Он был богат. Отец его, давно овдовевший и наживший состояние на спекуляциях землей, умер за год до того, и Энникстер, единственный сын, вступил в права наследства.
На Пресли Энникстер смотрел с искренним восторгом, испытывая к нему глубокое почтение, как к человеку, умеющему слагать стихи, и в вопросах, касающихся литературы и искусства, всегда полагался на его мнение. Поэзия его привлекала мало, что же касается прозы, то тут он признавал одного Диккенса. Все остальное считал дребеденью. Но не отрицал, что стихи писать тоже не каждому дано. Не так-то просто рифмовать «битву» и «бритву» так, чтобы получался смысл.

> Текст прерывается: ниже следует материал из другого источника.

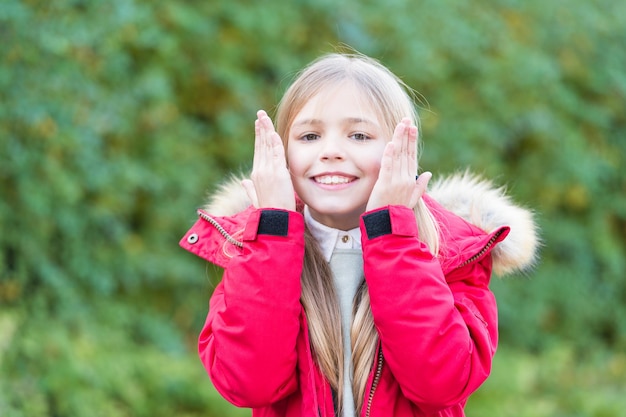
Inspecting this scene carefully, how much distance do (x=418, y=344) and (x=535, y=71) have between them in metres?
5.17

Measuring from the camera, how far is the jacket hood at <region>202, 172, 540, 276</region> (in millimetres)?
2674

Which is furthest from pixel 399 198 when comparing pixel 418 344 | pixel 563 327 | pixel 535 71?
pixel 563 327

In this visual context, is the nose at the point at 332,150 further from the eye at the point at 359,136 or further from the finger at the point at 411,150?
the finger at the point at 411,150

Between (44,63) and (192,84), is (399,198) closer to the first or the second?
(44,63)

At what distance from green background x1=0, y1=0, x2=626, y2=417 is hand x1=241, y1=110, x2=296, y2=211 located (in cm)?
249

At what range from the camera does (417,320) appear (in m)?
2.26

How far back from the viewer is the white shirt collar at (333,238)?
256 cm

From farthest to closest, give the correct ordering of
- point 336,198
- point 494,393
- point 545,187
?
point 545,187
point 494,393
point 336,198

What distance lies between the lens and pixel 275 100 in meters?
6.15

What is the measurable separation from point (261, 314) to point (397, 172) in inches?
20.1

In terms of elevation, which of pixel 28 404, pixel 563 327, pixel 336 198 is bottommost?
pixel 28 404

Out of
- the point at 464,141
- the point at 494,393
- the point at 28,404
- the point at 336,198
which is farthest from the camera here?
the point at 464,141

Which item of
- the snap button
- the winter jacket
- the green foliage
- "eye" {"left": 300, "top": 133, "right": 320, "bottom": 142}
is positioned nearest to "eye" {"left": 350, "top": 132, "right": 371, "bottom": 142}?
"eye" {"left": 300, "top": 133, "right": 320, "bottom": 142}

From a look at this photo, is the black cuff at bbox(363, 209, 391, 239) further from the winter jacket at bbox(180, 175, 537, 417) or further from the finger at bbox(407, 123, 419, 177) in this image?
the finger at bbox(407, 123, 419, 177)
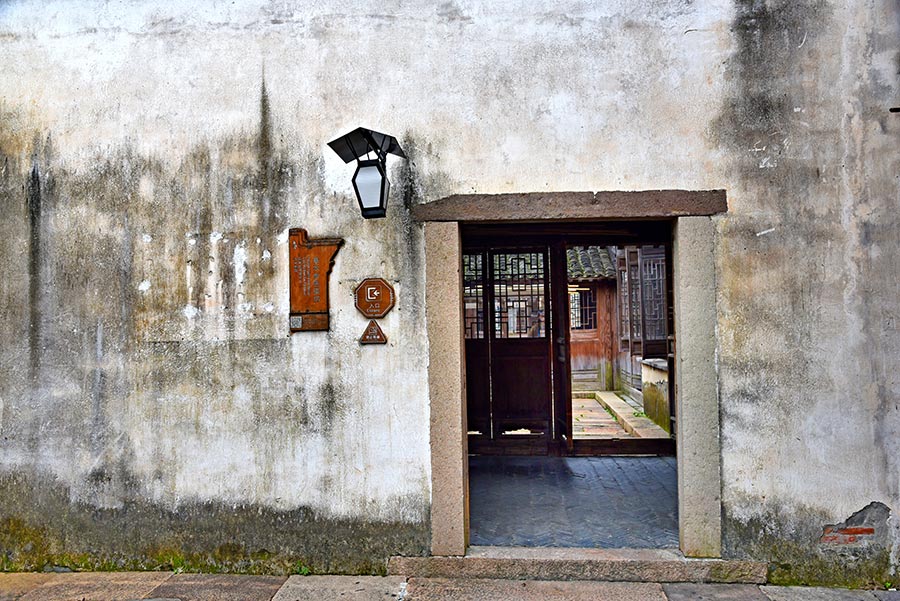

Но Пресли вообще был исключением. Энникстер по своему характеру был просто не способен согласиться с чужим мнением без каких-либо оговорок. В разговоре с ним было почти невозможно высказать какую бы то ни было мысль — подчас простейшую — без того, чтобы он не перекроил ее по-своему, а то и просто отверг. Он обожал спорить до хрипоты и готов был завести спор по любому вопросу в пределах человеческих познаний — от астрономии до железнодорожных тарифов, от учения о неотвратимости судьбы до определения роста лошади. Он никогда не признавал своих ошибок и, припертый к стене, обычно заслонялся фразой: «Все это очень хорошо в некоторых отношениях, но вот в других — это уж вы оставьте!»